矢代 航(Wataru Yashiro):参考になるか分からないのですが、以下はあくまで私見です(参考にならなかったら、スミマセン)。
まずは誰でも言いそうなことから、です。基本は、質問する前に、関連する専門用語を、ある程度までは勉強しておくことかな、と思います。これはエンジニアに限らず、会話における一般論ですよね。分からない言葉が一つだけでしたら、「それは何ですか?」と聞けると思うのですが、三つ以上になると、もはや会話が成り立たなくなりますように思います。質問を受けた側がどんなに親身に答えようと思っても、互いが理解できる共通の言葉がないと、質問に答えることができないのです。
次は、ちょっとした言葉使いです。エンジニアは専門的な知識や経験をもっていて、プライドが高く、親身に答えてくれない場合も多々あります。質問する相手に「こんなことも知らないのか」と思われないように、ちょっとだけ言い方を変えてみるのも手かもしれません。もちろん開き直って、「私は素人なので教えてください」と相手に敬意を持って伝えるのでもよいのですが、工夫次第で、返ってくる答えが変わってくるものですよね。「分からないので教えてください」という代わりに、例えば、「ここまで勉強してみて、自分なりにこのように考えてみたのですが、この理解で正しいものでしょうか?」、「大学時代の先輩からはこのように教わったのですけれども、専門家からみて、どうなのでしょう?」などと聞いてみたりすると、うまくコミュニケーションが取れるかもしれません。
安部公房の小説「箱男」に、「見ることには愛があるが、見られることには憎悪がある。見られる傷みに耐えようとして、人は歯をむくのだ」という謎めいた言葉があります。私は文学者ではないので、この言葉の解釈について議論するつもりは全くないのですが、人間社会の情報の流れって、こういうものなんじゃないかな、と感じました。

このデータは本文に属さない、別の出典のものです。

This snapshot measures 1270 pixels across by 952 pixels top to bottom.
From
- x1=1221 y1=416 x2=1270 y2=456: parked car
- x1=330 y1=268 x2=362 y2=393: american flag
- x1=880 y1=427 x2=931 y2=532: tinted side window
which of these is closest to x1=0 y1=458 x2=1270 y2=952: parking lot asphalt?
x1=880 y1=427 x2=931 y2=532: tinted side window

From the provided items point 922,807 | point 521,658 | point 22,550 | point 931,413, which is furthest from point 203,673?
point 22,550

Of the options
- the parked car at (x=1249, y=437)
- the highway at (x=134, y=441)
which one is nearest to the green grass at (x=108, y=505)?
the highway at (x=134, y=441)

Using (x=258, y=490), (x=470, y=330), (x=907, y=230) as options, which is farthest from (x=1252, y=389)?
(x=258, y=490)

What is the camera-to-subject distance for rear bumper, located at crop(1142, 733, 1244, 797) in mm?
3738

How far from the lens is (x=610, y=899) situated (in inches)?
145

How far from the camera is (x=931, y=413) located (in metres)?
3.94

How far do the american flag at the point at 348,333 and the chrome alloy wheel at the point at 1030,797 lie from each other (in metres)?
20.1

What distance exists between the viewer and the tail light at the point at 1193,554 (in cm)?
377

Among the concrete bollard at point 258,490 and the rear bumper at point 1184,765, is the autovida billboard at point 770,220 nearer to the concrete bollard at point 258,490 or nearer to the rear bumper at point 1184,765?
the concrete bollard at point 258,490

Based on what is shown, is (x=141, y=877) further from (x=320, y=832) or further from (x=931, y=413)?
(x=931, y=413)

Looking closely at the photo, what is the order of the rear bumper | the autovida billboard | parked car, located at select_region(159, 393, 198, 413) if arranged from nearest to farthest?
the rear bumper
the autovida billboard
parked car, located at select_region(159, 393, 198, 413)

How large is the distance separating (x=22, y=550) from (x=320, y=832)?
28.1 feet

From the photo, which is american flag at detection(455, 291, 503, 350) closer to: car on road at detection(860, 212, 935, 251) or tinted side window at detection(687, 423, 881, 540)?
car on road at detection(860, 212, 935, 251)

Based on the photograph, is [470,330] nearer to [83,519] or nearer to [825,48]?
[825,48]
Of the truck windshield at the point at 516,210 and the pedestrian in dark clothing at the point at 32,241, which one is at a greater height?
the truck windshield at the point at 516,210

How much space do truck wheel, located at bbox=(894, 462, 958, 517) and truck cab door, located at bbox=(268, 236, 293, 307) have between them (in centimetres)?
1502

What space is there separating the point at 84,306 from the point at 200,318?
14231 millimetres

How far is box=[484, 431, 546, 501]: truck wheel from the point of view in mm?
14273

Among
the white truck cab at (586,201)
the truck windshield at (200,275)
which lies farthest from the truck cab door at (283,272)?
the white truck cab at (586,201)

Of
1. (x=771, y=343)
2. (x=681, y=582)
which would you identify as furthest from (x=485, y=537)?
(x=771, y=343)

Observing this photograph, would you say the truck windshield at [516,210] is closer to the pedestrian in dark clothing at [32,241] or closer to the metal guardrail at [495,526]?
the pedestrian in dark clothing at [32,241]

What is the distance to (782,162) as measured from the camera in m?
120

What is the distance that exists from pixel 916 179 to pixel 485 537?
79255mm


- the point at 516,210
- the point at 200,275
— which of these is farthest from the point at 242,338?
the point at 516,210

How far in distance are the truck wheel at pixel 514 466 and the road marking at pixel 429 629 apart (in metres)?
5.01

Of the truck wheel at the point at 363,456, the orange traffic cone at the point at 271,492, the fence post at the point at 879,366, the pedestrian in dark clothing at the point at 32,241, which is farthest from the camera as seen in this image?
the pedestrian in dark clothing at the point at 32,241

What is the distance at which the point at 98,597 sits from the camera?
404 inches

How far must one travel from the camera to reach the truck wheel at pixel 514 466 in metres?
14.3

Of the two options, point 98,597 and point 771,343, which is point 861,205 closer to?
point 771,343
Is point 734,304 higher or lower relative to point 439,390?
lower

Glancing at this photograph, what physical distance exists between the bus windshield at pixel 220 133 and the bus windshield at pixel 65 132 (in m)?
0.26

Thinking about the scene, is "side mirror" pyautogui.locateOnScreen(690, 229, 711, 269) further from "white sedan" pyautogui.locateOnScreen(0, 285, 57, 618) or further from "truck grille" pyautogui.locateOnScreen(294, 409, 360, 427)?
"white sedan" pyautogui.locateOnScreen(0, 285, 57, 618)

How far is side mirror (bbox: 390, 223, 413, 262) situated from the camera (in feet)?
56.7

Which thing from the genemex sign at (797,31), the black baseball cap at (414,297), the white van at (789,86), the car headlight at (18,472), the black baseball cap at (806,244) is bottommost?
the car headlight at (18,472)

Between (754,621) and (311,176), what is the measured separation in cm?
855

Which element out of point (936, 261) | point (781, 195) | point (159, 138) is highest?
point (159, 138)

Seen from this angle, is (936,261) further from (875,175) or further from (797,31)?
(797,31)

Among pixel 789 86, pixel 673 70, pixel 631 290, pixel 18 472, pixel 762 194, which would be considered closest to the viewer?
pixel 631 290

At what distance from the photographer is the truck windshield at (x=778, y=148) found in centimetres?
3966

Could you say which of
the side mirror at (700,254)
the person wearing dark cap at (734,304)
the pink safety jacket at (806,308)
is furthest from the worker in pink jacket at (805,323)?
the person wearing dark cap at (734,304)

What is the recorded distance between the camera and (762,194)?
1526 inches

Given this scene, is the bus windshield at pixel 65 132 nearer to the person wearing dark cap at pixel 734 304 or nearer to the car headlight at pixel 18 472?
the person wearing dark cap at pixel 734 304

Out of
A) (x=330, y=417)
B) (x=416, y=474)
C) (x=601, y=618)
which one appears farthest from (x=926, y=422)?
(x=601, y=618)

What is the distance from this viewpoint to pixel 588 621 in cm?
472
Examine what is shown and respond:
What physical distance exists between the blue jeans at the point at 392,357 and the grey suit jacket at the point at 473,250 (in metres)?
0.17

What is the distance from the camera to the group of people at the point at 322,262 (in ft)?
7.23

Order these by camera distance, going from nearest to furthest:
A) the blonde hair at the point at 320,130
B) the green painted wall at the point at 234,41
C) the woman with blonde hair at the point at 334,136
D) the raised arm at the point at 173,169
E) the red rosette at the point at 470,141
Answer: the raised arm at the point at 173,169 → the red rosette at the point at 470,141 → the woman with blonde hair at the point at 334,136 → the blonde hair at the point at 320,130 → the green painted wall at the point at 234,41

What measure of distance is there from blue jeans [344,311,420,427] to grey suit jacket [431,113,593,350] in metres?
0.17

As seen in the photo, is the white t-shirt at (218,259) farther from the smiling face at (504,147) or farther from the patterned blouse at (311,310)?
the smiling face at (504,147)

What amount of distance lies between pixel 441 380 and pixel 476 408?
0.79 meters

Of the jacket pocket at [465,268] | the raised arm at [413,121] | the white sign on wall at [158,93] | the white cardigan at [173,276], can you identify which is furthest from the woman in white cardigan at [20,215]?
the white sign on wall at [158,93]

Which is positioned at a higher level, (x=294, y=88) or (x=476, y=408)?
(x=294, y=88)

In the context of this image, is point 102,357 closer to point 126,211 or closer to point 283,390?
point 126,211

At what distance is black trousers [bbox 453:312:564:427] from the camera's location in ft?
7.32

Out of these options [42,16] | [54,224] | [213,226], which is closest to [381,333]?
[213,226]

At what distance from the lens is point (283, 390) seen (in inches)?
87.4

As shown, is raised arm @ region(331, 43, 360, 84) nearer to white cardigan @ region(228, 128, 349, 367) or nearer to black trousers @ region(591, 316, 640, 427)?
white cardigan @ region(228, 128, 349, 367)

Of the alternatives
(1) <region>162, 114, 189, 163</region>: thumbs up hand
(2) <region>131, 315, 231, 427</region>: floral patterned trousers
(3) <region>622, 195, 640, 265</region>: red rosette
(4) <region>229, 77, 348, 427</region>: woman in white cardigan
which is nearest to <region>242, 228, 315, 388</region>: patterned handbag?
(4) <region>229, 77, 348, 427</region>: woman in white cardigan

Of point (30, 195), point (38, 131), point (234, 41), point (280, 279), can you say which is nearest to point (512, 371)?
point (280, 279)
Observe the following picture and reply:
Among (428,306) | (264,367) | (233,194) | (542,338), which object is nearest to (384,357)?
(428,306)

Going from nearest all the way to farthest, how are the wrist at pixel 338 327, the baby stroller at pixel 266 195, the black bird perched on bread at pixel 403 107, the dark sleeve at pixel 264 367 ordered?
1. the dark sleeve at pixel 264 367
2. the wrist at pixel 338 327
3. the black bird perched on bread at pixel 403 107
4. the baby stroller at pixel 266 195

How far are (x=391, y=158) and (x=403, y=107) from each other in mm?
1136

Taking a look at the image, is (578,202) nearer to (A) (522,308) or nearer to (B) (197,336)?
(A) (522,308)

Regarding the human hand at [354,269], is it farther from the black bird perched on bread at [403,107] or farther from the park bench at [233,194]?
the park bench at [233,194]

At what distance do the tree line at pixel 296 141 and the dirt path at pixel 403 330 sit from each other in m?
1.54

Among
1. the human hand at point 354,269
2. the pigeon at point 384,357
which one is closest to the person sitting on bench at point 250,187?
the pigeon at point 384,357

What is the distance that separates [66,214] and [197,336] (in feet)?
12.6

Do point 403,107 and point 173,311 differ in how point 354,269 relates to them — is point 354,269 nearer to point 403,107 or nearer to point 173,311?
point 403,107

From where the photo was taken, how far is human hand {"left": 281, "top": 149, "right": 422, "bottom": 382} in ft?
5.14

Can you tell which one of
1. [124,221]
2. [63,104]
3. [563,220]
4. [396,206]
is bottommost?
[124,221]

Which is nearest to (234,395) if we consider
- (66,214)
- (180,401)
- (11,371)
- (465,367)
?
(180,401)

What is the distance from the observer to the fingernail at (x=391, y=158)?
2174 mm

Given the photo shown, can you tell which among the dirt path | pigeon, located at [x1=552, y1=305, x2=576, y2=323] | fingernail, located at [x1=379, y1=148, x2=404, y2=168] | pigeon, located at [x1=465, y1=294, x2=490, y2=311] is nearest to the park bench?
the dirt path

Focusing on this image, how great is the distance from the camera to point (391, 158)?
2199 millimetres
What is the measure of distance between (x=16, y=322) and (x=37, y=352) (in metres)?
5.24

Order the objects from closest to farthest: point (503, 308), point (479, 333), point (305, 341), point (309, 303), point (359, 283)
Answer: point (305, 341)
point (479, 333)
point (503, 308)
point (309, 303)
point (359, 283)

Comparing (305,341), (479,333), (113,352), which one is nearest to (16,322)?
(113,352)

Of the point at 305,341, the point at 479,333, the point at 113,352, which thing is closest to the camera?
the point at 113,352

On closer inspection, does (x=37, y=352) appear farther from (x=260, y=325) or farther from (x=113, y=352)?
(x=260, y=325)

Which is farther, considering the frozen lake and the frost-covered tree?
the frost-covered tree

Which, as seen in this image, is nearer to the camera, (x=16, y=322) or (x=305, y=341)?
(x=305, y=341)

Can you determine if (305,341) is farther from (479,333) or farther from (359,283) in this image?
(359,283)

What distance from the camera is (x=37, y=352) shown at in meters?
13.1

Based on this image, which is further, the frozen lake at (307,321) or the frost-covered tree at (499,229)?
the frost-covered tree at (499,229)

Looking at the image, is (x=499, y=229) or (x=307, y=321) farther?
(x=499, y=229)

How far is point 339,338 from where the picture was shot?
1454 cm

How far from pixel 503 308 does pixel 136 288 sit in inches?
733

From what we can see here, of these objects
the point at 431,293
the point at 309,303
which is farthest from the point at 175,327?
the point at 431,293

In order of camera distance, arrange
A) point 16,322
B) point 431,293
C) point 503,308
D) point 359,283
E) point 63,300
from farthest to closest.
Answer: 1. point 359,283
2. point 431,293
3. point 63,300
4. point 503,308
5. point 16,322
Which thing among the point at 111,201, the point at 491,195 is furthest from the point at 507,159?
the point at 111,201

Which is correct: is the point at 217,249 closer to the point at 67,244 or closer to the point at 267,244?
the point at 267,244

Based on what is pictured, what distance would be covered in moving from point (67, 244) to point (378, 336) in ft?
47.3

「見られる」、つまり情報を持ち去られることには憎悪がある、「見る」ことはその逆、というわけです。「分からないので教えてください」と聞くと、聞く側に何の悪意がなくても、「あなたがもっている情報を持ち去りたいので、ただで与えてください」というふうに聞こえるのかもしれませんね。ちなみに、人間ではなく、サルが、見られることに憎悪を感じるか、専門家のお話をうかがってみたいところです(「人間は猿ではない」
from 安部公房)。
もう少し考えを進めると、情報というのは、双方向に流れがあると、入手しやすいものなのかな、と思います。例えば、ご年配のエンジニアがなじみのない最新の技術を若い人が知っていることもありますよね。簡単に言えば、give
& takeですが、情報というのは、情報を多く入手できる人の下にさらに集まるものなのかもしれませんね。